Thursday, 30 September, 2010

Rs 28,000cr Games expense sounds like wrong priority


It was 45 years back -chairman of world bank Lord Mcnnmara had said - "we need to think twice before granting aid/loan to India as India has a Rolls-Royes administration in Bullock cart country !! Read Azim Premji's thought provoking article!


Recently, the central government disclosed that its total spend on the Delhi Commonwealth Games is likely to be Rs 11,494 crore. This number is disconcerting for two reasons. One, because it is an order-of-magnitude away from its original estimate of Rs 655 crore. Two, because the real cost of the games will be much higher if we were to include:


*Rs 16,560 crore additionally spent by Delhi government on upgrading the capital's infrastructure — a new airport terminal, wider roads, new flyovers, Metro rail extensions, and so on;


*Real cost of labour — labourers got sub-minimum wages, worked in unsafe conditions, and were housed in sub-human tenements;


*The human cost of driving the poor out of streets and out of sight.

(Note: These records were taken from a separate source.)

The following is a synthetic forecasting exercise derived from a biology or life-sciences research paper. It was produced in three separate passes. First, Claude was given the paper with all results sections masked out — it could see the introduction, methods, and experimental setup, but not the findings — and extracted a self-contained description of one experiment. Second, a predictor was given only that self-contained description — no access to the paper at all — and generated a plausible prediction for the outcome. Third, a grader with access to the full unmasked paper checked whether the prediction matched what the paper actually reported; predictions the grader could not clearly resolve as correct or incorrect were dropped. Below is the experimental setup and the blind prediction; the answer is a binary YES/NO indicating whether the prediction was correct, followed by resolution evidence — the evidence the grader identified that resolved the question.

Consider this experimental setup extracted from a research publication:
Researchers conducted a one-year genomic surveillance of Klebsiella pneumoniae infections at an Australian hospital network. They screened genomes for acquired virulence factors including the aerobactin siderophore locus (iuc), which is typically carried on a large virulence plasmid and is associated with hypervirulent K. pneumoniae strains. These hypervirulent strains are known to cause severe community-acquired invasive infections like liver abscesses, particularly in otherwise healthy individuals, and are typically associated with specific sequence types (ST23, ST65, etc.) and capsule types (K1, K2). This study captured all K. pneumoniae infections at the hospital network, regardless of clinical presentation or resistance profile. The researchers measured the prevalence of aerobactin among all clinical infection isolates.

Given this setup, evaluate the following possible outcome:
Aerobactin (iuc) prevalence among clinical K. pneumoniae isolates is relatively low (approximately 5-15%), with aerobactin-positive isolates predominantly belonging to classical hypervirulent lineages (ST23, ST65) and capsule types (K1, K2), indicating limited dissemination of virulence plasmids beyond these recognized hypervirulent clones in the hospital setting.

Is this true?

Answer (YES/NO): NO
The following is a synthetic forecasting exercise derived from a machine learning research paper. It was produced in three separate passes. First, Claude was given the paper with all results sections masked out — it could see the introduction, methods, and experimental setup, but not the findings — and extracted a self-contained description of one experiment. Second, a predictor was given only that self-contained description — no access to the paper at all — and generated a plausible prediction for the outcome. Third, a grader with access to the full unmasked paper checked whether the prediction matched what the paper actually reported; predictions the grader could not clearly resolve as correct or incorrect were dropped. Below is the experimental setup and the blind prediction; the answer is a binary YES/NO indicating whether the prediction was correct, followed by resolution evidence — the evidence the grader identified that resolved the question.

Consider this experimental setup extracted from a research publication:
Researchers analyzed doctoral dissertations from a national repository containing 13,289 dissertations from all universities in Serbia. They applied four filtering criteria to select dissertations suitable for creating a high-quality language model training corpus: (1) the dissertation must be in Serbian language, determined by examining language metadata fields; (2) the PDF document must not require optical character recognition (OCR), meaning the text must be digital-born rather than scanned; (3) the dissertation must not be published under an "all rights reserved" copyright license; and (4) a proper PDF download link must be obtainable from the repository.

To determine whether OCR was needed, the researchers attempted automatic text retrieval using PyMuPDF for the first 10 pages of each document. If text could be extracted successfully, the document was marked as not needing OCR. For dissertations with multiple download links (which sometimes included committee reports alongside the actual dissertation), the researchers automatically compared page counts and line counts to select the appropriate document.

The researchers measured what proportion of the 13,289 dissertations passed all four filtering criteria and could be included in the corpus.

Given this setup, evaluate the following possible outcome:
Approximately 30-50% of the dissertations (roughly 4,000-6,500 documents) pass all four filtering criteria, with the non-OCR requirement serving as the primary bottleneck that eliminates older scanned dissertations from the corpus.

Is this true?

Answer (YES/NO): NO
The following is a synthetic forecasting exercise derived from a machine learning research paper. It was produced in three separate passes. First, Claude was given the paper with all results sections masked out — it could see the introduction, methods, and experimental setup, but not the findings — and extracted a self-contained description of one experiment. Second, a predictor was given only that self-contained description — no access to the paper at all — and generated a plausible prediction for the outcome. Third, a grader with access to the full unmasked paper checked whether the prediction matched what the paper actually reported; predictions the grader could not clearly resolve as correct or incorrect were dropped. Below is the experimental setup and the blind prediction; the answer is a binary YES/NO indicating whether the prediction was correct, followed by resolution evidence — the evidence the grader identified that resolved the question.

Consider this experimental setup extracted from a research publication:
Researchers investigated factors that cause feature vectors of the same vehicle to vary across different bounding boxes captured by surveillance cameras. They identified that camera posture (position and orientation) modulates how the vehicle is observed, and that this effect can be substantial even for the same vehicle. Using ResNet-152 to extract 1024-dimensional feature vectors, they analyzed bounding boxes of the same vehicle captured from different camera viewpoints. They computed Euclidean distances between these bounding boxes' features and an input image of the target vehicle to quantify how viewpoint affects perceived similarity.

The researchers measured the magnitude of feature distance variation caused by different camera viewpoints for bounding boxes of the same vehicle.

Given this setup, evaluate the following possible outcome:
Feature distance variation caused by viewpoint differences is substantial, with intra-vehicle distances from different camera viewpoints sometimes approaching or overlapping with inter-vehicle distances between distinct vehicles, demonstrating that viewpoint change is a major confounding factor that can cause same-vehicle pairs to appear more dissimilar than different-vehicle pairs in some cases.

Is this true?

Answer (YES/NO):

The term 'commonwealth' originally meant public welfare, things that are for the greater good of society. Do the Commonwealth Games pass this commonwealth test? Is this Rs 28,000-crore drain on public funds for the greater common good?


Before I respond to the question, let me clarify my position on the Games themselves. The desire to celebrate runs deep in our collective psyche. The teachings of a spiritual master, the creation of a nation, the birth of a child — celebrating each of them is important because they are our cultural compass; they remind us of things we value most. There are few things as uplifting as watching a sportsperson push physical and mental limits to achieve the incredible. The Commonwealth Games, like the Olympics, are a celebration of the human spirit of excellence. Therefore, in itself, the Games are a worthy endeavour.


However, given the thousands of crores being spent on the Delhi Commonwealth Games, we need to ask if this is money spent wisely. As a country, we are constantly forced to compromise on funds. For instance, India needs more schools, and the existing schools need better infrastructure and more teachers. This will require us to spend 6% of our GDP on education, but we manage just over half that figure. Similarly, the country has very little sports infrastructure on the ground. To encourage sports, our first step has to be to ensure children get access to playgrounds, good equipment and quality coaching. To not have this, and to instead spend on a grand sporting spectacle sounds like we have got our priorities wrong.


Despite the wonderful economic strides of the past two decades, the reality is that India is a poor country. A recent study by the University of Oxford measured levels of education, health and living standard in the world's poorest countries. This study shows that India continues to be predominantly poor. In fact, there are more poor people in eight Indian states than in the 26 poorest African countries combined. Delhi has amongst the lowest occurrences of poverty in India, while at the other extreme, 81% of Bihar's population is poor. No surprise then that many of the 100,000 labourers who worked for unfair wages to prepare Delhi for the Commonwealth Games were from Bihar.


The capital already boasts of some of India's best infrastructure. Instead of spending crores to widen Delhi's roads, should we not prioritize building roads and schools in Bihar where none exist in the first place? If we have Rs 500 crore to spare, should we use it to build basic sports facilities in thousands of government schools, or should we spend it all on renovating one stadium?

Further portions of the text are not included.